From the Publisher
2017 Gold Medal Winner in Current Events (Political/Economic/Foreign Affairs), Independent Publisher Book Awards
Honorable Mention for the 2017 PROSE Award in Government and Politics, Association of American Publishers
A CNN Fareed Zakaria GPS Book of the Week, August 7, 2016
One of Kirkus Reviews Best Nonfiction Books of 2016 in Current Affairs
One of Choice's Outstanding Academic Titles for 2016
Shortlisted for the 2017 Arthur Ross Book Award, Council on Foreign Relations
Choice
"This is a comprehensive account of how ISIS emerged in the Middle East, triggered by the US invasion of Iraq, Syria's civil war, the collapse of the Arab Spring, and sectarian Sunni-Shi'a struggles. Gerges systematically details the complex social and political dynamics leading to ISIS's prominence among the Salafi-jihadist family of rivals. . . . This authoritative, empirically rich study based on primary Arabic sources should be must reading for policy makers, strategists, scholars, journalists, students, and anyone seriously concerned about the human condition."
Kirkus Reviews
★ 2016-03-08
A thorough survey of the genesis of the Islamic State, from al-Qaida wannabe to lethal caliphate. The Islamic State emerged strong from the shattered democratic ideals of the Arab Spring and, before that, the devastating sectarian violence that resulted from the American invasion of Iraq. In this rigorous synthesis of what is actually known about the jihadi terror group, Middle East scholar Gerges (International Relations/London School of Economics and Political Science; Obama and the Middle East: The End of America's Moment?, 2012, etc.) looks at its power center and leaders and the troubling incursions by the group into Iraq, Syria, and Kurdish territories since the summer of 2014. He also examines its enormous wealth from oil and the black market and recruiting attraction for young, disaffected rural, religious men.

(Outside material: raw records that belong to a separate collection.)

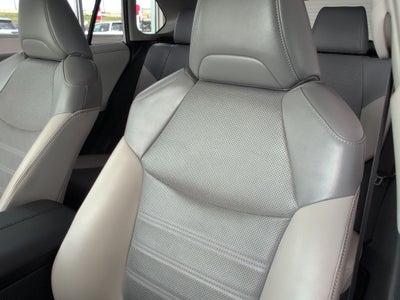2020 Toyota RAV4 Hybrid Limited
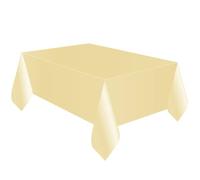 Unica TOVAGLIA 100 X 100 CM - TNT MONOUSO - 25 PEZZI (SABBIA)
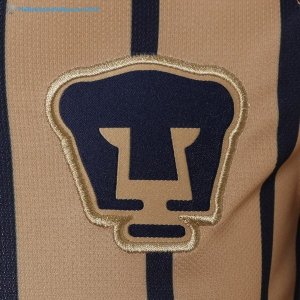 Maillot UNAM Pumas Exterieur 2018 2019 Jaune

In contrast to al-Qaida, which was nearly destroyed by the death of Osama bin Laden and swore vengeance on the "far enemy" (the U.S., Israel, and the Western powers), the Islamic State has focused its fury on the "near enemy," the apostate Shias. Gerges sees this as an ongoing genocide in contrast to the relatively few deaths of Western journalists and others. The group's leadership, especially Abu Bakr al-Baghdadi, has thus co-opted the global jihadi movement, moving into the chaotic vacuum left by the American invasion of Iraq, appropriating the Baathist tools of repression, and offering "aggrieved Sunnis a potent pan-Sunni (Islamist) identity." Though the Islamic State perversely took credit for the unleashing of popular discontent during the Arab Spring, Gerges points to the power grab resulting from the "grand collusion" between Arab autocrats and their patrons to maintain the status quo. The author looks carefully at the rise of leaders such as al-Baghdadi, but he concludes that the ideological-driven terror organization will eventually self-destruct because it cannot supply the civil state and institutions of freedom and social justice that the Arab people desperately want and need. A specific, timely, well-rendered exegesis of the unfolding global threat.